La journée semblait devoir être monopolisée par le choc entre le PSG et la Real Sociedad ou le suspense concernant la titularisation de Kylian Mbappé (finalement évidente et payante). Pendant ce temps-là, une autre nouvelle, peut-être tout aussi importante que le départ annoncé du génie français de notre championnat, a pointé le bout de son nez et fait causer : la Ligue 1 Uber Eats pourrait devenir la Ligue 1 McDonald’s. Une information dévoilée par RMC, avant que L’Équipe ne confirme ce mardi soir l’avancée des négociations entre la LFP et la chaîne américaine de fast-food, dont le logo serait plus connu dans le monde que la croix.
Ronald, qui n’est clairement pas abonné à Prime Video, serait prêt à débourser 20 millions d’euros par an (contre 16 millions actuellement de la part d’Uber Eats, qui n’a pas les moyens ou l’envie de surenchérir).

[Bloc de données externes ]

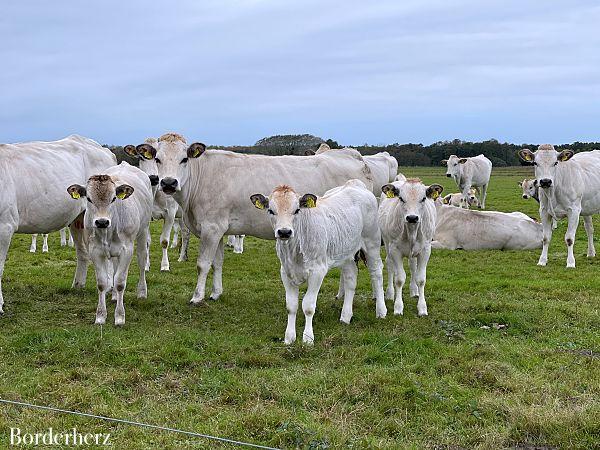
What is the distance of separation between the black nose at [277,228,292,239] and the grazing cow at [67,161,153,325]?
→ 90.6 inches

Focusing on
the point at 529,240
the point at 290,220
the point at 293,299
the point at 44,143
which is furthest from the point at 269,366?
the point at 529,240

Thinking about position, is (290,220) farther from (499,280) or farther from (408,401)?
(499,280)

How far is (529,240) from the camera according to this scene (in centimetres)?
1691

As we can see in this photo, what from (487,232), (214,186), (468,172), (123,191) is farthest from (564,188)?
(468,172)

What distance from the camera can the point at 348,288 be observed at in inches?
367

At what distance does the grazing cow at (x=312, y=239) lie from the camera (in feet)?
26.7

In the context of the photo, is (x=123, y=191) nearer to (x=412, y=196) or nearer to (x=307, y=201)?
(x=307, y=201)

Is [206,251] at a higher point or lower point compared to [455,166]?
lower

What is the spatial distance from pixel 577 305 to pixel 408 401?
5.20 meters

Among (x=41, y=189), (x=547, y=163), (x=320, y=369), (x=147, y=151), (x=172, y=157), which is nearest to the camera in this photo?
(x=320, y=369)

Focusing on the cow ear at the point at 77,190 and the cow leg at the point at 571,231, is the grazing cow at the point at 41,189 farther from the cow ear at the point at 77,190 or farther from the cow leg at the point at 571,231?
the cow leg at the point at 571,231

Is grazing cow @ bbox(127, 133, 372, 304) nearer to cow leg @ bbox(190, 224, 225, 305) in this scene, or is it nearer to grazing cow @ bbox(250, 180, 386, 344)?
cow leg @ bbox(190, 224, 225, 305)

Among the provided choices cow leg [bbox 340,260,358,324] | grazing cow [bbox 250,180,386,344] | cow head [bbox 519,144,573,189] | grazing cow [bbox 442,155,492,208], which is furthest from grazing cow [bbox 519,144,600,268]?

Pour l’instant, la Ligue cultive le mystère, mais ne dément pas : « Nous sommes actuellement en discussion active sur le naming de la Ligue 1 pour les saisons futures. Nous ne ferons aucun commentaire sur d’éventuelles rumeurs et nous communiquerons une fois que les décisions sont finalisées et validées par nos instances. »

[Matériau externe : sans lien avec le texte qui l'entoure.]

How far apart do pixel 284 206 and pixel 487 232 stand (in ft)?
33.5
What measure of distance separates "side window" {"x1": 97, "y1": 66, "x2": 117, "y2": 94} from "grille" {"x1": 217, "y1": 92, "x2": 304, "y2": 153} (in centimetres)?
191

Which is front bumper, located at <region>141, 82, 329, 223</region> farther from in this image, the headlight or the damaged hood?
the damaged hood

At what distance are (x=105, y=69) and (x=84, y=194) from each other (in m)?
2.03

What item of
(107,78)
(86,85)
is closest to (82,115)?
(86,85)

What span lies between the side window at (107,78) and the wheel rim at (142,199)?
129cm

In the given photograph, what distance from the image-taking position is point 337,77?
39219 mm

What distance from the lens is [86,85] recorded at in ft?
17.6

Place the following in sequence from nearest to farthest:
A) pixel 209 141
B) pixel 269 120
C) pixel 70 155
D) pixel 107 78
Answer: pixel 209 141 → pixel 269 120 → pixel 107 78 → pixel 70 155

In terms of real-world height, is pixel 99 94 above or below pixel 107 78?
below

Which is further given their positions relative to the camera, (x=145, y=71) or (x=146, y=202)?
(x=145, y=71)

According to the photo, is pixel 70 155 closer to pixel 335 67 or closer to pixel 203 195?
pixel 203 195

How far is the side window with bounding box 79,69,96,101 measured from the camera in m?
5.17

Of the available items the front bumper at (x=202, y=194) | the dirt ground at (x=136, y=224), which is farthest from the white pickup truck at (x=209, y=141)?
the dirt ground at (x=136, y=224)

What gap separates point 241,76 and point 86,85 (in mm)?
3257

Il n’y a pas de bon naming
Naturellement, ce choix, avant tout économique, va faire le bonheur des amateurs de gazouillis et de vannes faciles sur André-Pierre Gignac, voire inspirer quelques tifos dans les tribunes de France et de Navarre. Il n’y a pas forcément matière à s’indigner. Une fois le Rubicon du naming franchit, que ce soit pour une enceinte ou un championnat, il n’existe pas de juste milieu ou de sortie par le haut. Vu les sommes concernées, il y a peu de chance d’échapper à une grosse boîte, voire une multinationale (on imagine mal des labels de musique tel que Born Bad en France ou Warp Record en Angleterre nous offrir ce petit bonheur d’esthète).

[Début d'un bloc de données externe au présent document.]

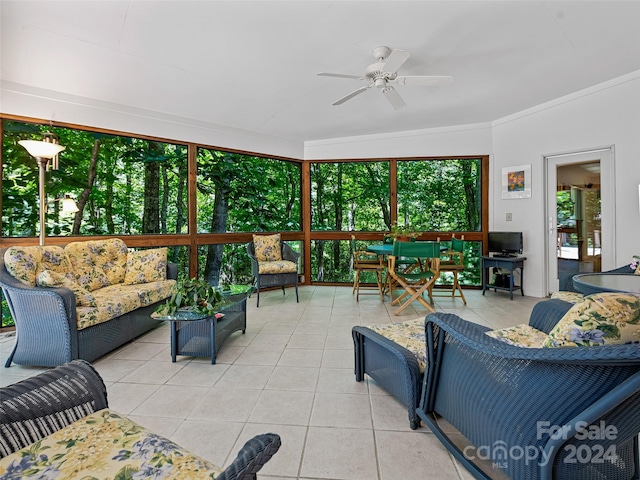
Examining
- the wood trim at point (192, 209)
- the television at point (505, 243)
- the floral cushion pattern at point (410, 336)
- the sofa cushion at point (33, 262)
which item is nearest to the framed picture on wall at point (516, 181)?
the television at point (505, 243)

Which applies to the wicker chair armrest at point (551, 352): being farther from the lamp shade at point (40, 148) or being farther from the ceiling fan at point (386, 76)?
the lamp shade at point (40, 148)

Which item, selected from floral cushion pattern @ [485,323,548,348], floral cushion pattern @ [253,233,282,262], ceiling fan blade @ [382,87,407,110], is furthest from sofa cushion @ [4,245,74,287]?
ceiling fan blade @ [382,87,407,110]

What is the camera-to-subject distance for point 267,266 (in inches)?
173

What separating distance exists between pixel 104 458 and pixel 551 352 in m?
1.29

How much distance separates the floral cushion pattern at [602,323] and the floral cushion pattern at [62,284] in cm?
304

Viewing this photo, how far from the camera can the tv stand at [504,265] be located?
4.50 metres

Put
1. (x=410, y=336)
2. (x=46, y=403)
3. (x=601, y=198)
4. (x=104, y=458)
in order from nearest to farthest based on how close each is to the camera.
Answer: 1. (x=104, y=458)
2. (x=46, y=403)
3. (x=410, y=336)
4. (x=601, y=198)

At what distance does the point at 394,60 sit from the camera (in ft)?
8.54

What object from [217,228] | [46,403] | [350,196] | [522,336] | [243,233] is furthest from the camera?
[350,196]

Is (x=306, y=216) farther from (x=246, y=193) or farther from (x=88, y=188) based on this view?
(x=88, y=188)

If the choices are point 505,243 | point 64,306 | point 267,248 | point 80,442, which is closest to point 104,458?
point 80,442

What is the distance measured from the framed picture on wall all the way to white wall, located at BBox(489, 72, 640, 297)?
0.08 meters

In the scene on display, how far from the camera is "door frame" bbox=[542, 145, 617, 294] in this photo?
3.85 meters

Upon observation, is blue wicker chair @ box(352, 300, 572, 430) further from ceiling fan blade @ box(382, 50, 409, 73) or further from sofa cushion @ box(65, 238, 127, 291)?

La L1 reste en tout cas dans le secteur de la restauration, avec une certaine cohérence, pas franchement classe, dans sa ligne de conduite commerciale. Les esprits critiques pourront s’amuser à souligner le paradoxe de voir l’étendard de la malbouffe venir apposer son nom au fronton d’un sport censé rimer avec santé. Pour être honnête, il ne s’agit que d’une prolongation logique de la stratégie marketing des bolcheviks du hamburger. Depuis un bout de temps, la firme n’hésite pas à se présenter, notamment dans ses pubs, en doudou culinaire du supporter (ce qui n’est pas totalement faux, et les McDo ont fleuri depuis longtemps à proximité des stades). Cela dit, les dégâts occasionnés au droit du travail en France par Uber n’ont rien à envier au déficit de la sécu que creusent les frites tièdes et les nuggets mous.
La Ligue 1 veut grossir avec McDo
La LFP s’en moque. Vincent Labrune est une calculatrice ambulante, un rôle pour lequel il a été choisi et qu’il remplit du mieux qu’il peut. Les clubs vont même peut-être imaginer que ce naming prouve la valeur de la Ligue 1, y compris à l’étranger. Il a presque finalement la vertu d’éclairer le véritable visage de leur projet, fort éloigné de la nostalgie de la Jupiler League belge. Le foot français continue de manquer d’élégance quand il vend son âme (disons que la Barclays Women’s Super League possède, d’un point de vue capitaliste, une autre stature).
Il faudra surtout s’habituer à ce foot qui se transforme en gigantesque Disneyland pour tenter à tout moment et à n’importe quel prix de rentabiliser son business plan. Et hormis une quelconque restriction législative, comme la loi Évin, pour encadrer un tant soit peu cette évolution (ou pour les taxer comme avec les paris sportifs), nous n’en sommes qu’au début. Les marchands du temple n’ont pas encore sorti toutes leurs échoppes.